Regarding genetically engineered bacteria used to produce higher yields of L-tryptophan
(email — June 2, 1998):
"If Showa Denko engineered the bacterium to overproduce tryptophan [which they did], then there are many unknowns that would be associated with its overproduction. They probably engineered the strain to overproduce chorismate, the common aromatic precursor of tryptophan, as well as to overproduce all of the enzymes of the tryptophan biosynthetic pathway. Overall this would mean that the bacterium is producing large amounts of about 10-15 metabolites that are not normally produced in excess. The accumulation of these metabolites would, in some cases, lead to modification by other enzymes, to give products that normally are never produced by the bacterium. One or more of these unnatural products could be a compound toxic to man.
Similarly the overproduction of enzymes of the aromatic and tryptophan biosynthetic pathways could lead to the synthesis of unnatural products by side reactions that normally do not occur. Again, toxic products could be produced.
Genetic engineering results in the formation of higher than normal concentrations of certain enzymes and products; these could provide the basis for the synthesis of higher levels of toxic substances."
Regarding the FDA and NIH animal study by Love, et al., which suggested that control tryptophan could not be ruled out as an etiological factor in the development of EMS
(email — June 17, 1999):
"If they [toxic products] were produced during purification then it is very unlikely that they would be produced in animals from tryptophan itself. In any event testing high doses of tryptophan (or anything) for long periods in experimental animals is hardly an adequate test. Tryptophan is metabolized by man and important products like serotonin, niacin, and others, are derived from it. Over-administration of any natural metabolite is likely to generate byproducts, which may or may not be toxic. Unless you know exactly how a toxin works, and can perform a valid functional test, it is scientifically unsound to claim that an animal shows what could be the same symptoms from over-administration, and therefore conclude erroneously that the same toxin is produced from tryptophan in animals."

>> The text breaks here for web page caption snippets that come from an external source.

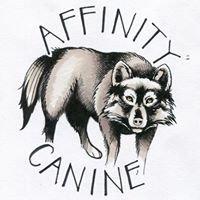 Affinity Canine Training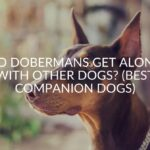 Do Dobermans Get Along With Other Dogs? (Best Companion Dogs)
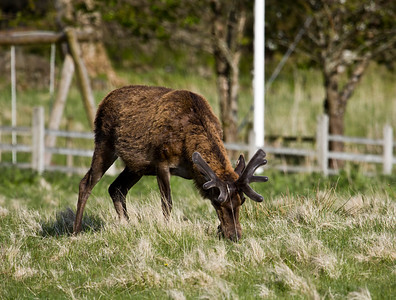 "red deer in ""velvet"", pennyghael"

More on over-administration of tryptophan in animals
(email — April 6, 2001):
"Administering a natural metabolite at high doses for an extended period is not a valid test of safety. This procedure might be appropriate for foreign substances which are not known to be metabolized and for which there is no knowledge of the normal levels that are established in the body, but it makes no sense for natural substances that are metabolized. Any natural metabolite if taken in excessive doses or if improperly purified could conceivably be a source of toxic substances that cause serious health problems. In addition, high levels of a metabolite may influence other metabolic pathways. However, administering sensible levels of natural compounds based on known features of metabolism is very unlikely to cause any medical problem, otherwise that problem would exist naturally."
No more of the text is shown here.